Tonks kam die ganze Situation entsetzlich unmittelbar vor. Ihr war, als hätte ihr jemand kaltes Wasser ins Gesicht gegossen, um sie aus ihrem taumelnden Schlafwandel zu erwecken. Anders konnte man ihren Geisteszustand in den vergangenen vierundzwanzig Stunden kaum beschreiben. Es war einfach nicht zu fassen, wie sie sich so verantwortungslos in diese Situation hatte bringen können. Sie hätte auf Kingsley hören sollen, als er sie zur Ruhe ermahnte, weil alles, was sie tun konnte, die Lage nur verschlimmern würde.

„Ich werde Sie begleiten.", versetzte Scrimgeour in einem Tonfall, der keinen Widerspruch zuließ. Nicht einmal von der Abteilungsleiterin.
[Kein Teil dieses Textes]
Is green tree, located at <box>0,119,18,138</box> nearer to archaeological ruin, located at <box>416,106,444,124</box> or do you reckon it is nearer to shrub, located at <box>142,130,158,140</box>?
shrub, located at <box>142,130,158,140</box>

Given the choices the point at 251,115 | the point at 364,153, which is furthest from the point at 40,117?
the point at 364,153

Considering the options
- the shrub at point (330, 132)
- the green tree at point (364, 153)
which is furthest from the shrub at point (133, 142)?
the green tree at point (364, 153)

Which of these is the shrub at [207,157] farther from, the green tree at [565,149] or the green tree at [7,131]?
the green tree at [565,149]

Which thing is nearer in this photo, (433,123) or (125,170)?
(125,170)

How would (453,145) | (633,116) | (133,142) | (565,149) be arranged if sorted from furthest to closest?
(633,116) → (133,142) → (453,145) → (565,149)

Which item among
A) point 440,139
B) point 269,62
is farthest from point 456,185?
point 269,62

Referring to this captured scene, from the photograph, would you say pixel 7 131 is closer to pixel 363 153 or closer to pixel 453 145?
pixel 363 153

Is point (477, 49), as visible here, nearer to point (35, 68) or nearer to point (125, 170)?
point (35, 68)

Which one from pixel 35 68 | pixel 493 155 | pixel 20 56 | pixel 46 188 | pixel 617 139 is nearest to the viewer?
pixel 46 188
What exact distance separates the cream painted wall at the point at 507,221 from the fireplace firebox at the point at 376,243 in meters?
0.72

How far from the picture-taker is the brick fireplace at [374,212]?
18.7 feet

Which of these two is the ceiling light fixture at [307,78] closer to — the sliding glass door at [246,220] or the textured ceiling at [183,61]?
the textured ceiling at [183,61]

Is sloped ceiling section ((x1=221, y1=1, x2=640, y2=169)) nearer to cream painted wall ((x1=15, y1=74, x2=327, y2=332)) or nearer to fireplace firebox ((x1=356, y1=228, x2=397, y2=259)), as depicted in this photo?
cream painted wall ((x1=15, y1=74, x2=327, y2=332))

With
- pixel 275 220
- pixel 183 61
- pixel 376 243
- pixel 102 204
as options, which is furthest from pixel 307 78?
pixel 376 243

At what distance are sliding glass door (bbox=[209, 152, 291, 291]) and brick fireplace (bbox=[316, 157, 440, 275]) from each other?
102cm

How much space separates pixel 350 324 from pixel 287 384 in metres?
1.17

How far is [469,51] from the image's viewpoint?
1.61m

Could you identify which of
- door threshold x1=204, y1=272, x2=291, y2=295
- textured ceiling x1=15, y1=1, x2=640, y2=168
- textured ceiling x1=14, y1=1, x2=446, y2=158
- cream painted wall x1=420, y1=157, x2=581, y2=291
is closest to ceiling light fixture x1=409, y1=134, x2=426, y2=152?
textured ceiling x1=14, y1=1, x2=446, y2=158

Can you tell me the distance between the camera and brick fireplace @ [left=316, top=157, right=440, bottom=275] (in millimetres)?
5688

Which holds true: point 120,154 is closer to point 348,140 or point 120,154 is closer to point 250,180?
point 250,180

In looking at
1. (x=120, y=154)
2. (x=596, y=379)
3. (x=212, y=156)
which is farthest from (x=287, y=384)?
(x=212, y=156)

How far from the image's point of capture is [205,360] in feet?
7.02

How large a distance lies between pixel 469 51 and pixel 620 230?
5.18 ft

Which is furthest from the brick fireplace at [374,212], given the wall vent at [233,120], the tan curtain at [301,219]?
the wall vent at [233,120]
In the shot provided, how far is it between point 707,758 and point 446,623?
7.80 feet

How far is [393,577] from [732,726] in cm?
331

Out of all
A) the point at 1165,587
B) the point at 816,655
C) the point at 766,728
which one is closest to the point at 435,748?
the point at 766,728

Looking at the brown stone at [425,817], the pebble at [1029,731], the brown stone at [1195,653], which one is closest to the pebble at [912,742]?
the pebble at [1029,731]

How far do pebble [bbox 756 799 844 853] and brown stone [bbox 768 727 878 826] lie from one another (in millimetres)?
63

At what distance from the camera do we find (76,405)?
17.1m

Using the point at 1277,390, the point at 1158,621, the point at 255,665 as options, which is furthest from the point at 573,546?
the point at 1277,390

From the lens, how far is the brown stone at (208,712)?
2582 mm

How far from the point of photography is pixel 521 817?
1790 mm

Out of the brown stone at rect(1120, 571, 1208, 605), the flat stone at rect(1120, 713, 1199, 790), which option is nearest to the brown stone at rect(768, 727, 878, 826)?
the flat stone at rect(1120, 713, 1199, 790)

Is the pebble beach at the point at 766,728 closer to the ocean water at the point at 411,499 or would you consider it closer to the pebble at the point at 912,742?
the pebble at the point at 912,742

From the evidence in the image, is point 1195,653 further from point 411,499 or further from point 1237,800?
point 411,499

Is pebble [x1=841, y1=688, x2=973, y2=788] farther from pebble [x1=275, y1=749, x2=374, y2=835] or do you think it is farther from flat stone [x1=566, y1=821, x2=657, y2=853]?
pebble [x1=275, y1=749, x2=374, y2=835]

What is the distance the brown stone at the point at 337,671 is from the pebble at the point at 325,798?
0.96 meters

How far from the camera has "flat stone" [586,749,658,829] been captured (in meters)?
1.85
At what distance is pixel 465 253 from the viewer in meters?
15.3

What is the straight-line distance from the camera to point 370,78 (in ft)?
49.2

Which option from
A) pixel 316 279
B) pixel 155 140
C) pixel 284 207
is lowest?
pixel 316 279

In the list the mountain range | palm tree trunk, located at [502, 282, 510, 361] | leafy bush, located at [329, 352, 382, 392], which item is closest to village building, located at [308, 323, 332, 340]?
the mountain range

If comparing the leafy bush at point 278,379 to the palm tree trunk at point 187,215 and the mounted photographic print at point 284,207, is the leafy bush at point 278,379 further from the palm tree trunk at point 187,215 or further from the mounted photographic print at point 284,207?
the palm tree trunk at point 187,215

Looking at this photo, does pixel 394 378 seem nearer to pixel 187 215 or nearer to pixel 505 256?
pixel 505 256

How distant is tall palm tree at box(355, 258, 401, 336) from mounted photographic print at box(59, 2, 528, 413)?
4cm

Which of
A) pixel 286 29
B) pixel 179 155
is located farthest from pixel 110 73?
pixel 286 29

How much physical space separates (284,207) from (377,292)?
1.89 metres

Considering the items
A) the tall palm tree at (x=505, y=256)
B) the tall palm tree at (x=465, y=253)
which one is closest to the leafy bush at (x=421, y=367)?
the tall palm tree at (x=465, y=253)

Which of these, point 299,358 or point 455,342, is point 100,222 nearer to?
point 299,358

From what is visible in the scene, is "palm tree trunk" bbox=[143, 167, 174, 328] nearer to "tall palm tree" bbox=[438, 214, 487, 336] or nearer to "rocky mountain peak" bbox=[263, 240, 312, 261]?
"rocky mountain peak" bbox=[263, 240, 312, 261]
Anstatt sich auf eine peinliche Streiterei mit dem kaum jüngeren Zauberer einzulassen, hob die nur gleichmütig die Augenbrauen und gab den Beamten, die Alstor und Tonks festhielten, ein Zeichen. Mit magisch gefesselten Händen, die drohenden Zauberstabspitzen ihrer Eskorte im Nacken, folgten die beiden Amelia Bones den Gang hinunter.